Records of scene-based questions
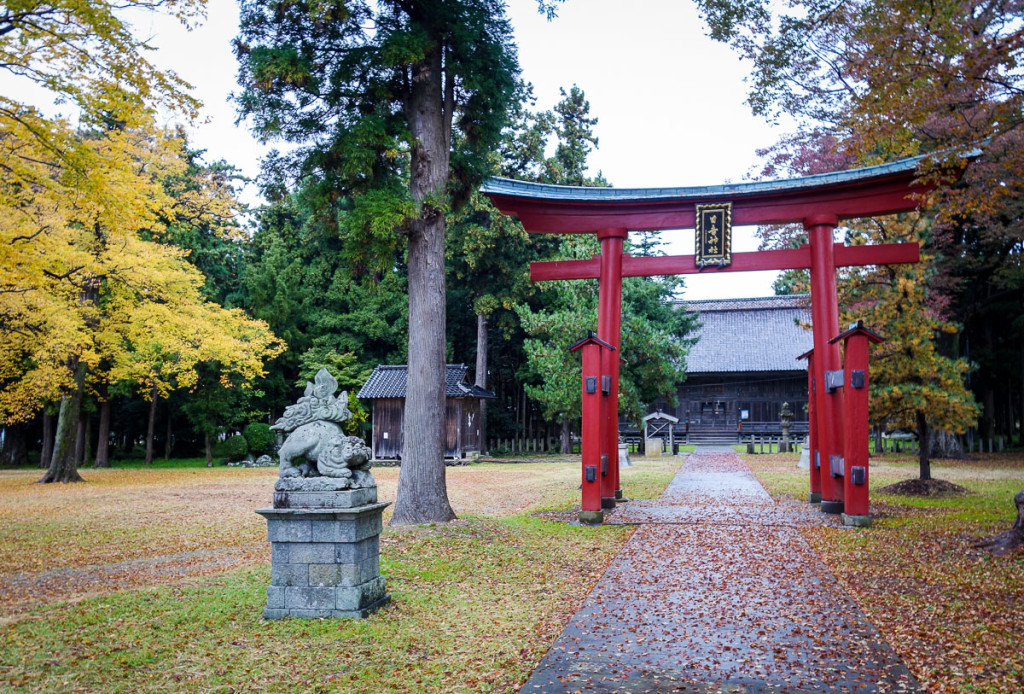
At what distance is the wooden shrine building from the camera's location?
106ft

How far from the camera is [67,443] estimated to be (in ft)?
57.3

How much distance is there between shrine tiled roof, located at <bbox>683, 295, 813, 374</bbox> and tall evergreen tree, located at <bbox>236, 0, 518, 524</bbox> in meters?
23.1

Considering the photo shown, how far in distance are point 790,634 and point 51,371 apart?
57.4 ft

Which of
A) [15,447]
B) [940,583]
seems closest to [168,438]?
[15,447]

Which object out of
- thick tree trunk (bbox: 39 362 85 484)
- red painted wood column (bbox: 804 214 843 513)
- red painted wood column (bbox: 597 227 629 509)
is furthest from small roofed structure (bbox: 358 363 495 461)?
red painted wood column (bbox: 804 214 843 513)

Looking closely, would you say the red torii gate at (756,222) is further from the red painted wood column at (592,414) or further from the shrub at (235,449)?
the shrub at (235,449)

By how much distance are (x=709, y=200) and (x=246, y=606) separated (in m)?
9.16

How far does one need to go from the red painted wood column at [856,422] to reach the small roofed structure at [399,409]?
1571cm

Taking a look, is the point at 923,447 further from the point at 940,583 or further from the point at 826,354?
the point at 940,583

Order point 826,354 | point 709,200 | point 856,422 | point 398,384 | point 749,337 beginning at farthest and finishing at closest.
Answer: point 749,337
point 398,384
point 709,200
point 826,354
point 856,422

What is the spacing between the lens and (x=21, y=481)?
59.0ft

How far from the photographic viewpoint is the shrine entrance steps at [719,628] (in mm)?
4223

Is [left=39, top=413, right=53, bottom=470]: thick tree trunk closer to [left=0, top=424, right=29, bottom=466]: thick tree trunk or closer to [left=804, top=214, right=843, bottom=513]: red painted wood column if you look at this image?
[left=0, top=424, right=29, bottom=466]: thick tree trunk

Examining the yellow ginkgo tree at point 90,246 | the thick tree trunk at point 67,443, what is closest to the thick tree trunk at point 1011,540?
the yellow ginkgo tree at point 90,246
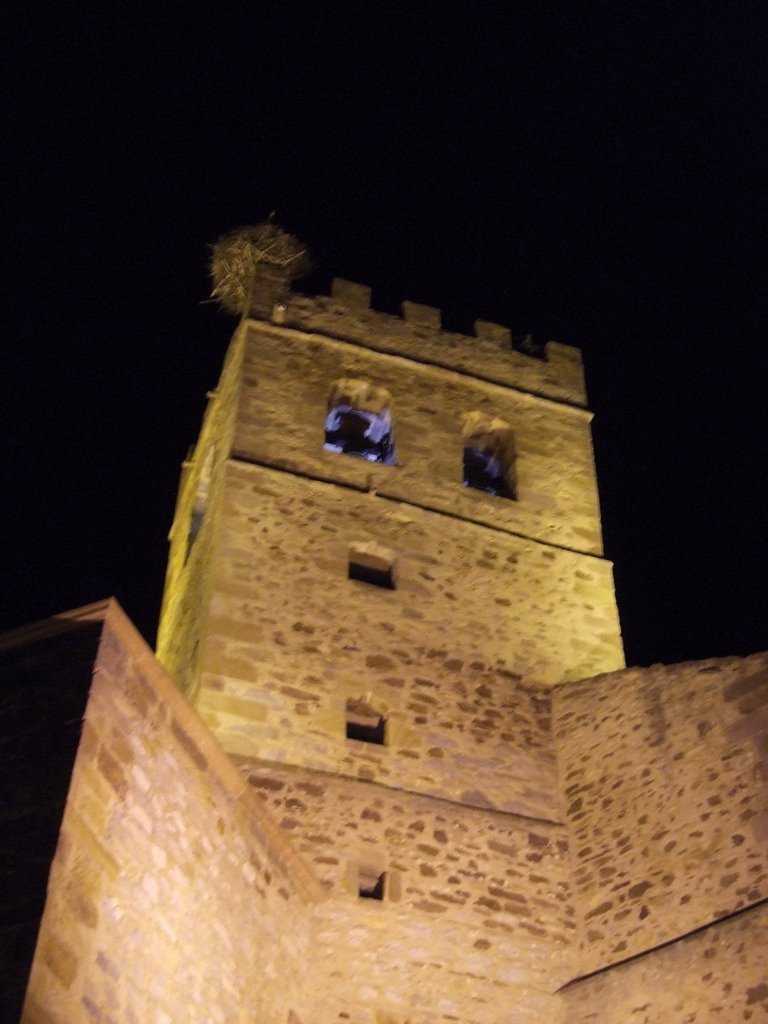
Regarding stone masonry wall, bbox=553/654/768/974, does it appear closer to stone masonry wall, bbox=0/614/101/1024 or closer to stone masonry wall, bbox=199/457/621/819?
stone masonry wall, bbox=199/457/621/819

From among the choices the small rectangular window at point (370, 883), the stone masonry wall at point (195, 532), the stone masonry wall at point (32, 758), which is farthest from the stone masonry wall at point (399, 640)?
the stone masonry wall at point (32, 758)

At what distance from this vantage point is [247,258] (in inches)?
597

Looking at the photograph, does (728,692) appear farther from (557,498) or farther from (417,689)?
(557,498)

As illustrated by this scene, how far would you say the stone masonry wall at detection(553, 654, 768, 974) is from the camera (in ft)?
30.3

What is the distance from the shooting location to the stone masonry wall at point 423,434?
12734 mm

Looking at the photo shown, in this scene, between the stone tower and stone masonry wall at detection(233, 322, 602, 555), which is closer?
the stone tower

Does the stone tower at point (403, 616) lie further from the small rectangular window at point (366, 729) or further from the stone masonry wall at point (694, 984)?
the stone masonry wall at point (694, 984)

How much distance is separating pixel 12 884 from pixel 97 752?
869 mm

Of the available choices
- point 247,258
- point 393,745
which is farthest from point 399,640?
point 247,258

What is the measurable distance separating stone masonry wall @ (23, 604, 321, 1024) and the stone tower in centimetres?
137

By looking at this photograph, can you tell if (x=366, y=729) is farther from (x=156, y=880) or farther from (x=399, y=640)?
(x=156, y=880)

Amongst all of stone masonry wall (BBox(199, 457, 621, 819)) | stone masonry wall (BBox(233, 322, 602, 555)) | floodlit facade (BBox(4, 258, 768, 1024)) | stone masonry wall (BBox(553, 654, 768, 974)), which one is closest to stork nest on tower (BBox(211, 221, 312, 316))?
floodlit facade (BBox(4, 258, 768, 1024))

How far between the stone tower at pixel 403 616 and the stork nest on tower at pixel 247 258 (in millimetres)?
785

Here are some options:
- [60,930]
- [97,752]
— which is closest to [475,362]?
[97,752]
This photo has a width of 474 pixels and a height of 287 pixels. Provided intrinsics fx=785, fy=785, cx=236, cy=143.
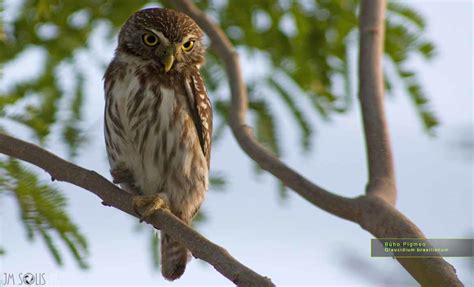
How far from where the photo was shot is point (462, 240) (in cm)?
330

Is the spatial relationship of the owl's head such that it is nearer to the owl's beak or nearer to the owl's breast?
the owl's beak

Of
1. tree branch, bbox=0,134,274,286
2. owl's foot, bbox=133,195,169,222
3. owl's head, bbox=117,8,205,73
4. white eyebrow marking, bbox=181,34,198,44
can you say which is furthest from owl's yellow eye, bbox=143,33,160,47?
tree branch, bbox=0,134,274,286

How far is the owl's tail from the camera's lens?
3.98 m

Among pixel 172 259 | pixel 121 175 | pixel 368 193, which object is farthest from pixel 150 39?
pixel 368 193

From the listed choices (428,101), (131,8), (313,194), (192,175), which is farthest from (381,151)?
(131,8)

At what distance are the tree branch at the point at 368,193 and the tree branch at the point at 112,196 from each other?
561 millimetres

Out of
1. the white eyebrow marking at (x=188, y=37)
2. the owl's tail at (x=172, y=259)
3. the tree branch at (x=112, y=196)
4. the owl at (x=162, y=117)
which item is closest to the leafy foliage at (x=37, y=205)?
the tree branch at (x=112, y=196)

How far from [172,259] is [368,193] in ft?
3.89

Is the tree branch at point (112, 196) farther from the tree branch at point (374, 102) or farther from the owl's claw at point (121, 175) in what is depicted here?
the tree branch at point (374, 102)

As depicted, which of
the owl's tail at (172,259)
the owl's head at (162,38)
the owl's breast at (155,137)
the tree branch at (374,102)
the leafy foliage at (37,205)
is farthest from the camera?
the owl's tail at (172,259)

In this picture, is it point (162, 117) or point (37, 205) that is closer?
point (37, 205)

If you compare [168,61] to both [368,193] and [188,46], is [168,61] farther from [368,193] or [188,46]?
[368,193]

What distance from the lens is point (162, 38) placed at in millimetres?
3895

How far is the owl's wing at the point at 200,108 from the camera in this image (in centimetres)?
385
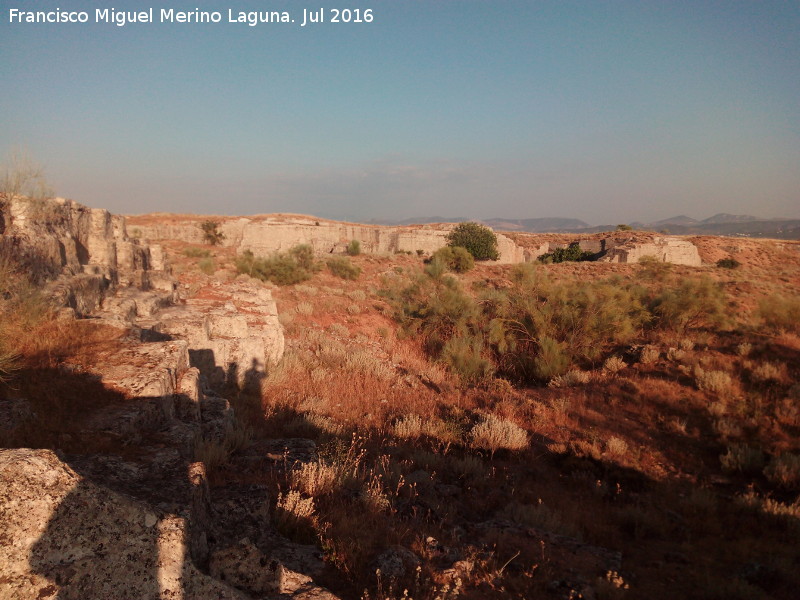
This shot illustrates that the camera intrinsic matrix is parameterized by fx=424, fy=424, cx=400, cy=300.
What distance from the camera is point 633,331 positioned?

What to produce: Copy exactly the lines from the line containing "As depicted, which of" through the last line of the records above, both included, and leave out any pictures.

Task solution:
As depicted, which of
the owl's tail at (172,259)
the owl's head at (162,38)
the owl's breast at (155,137)
the tree branch at (374,102)
the leafy foliage at (37,205)
is farthest from the camera?
the owl's tail at (172,259)

In this picture, is it point (162, 117) or point (37, 205) that is closer?
point (37, 205)

If you compare [168,61] to both [368,193] and [188,46], is [168,61] farther from [368,193] or [188,46]?
[368,193]

What distance from the lens is point (162, 38) placed at in millimetres?
3895

How far is the owl's wing at the point at 200,108 from the camera in this image (in centimetres)?
385
This shot illustrates that the camera intrinsic matrix is parameterized by fx=424, fy=424, cx=400, cy=300.
What distance from the camera is point 633,331 positioned?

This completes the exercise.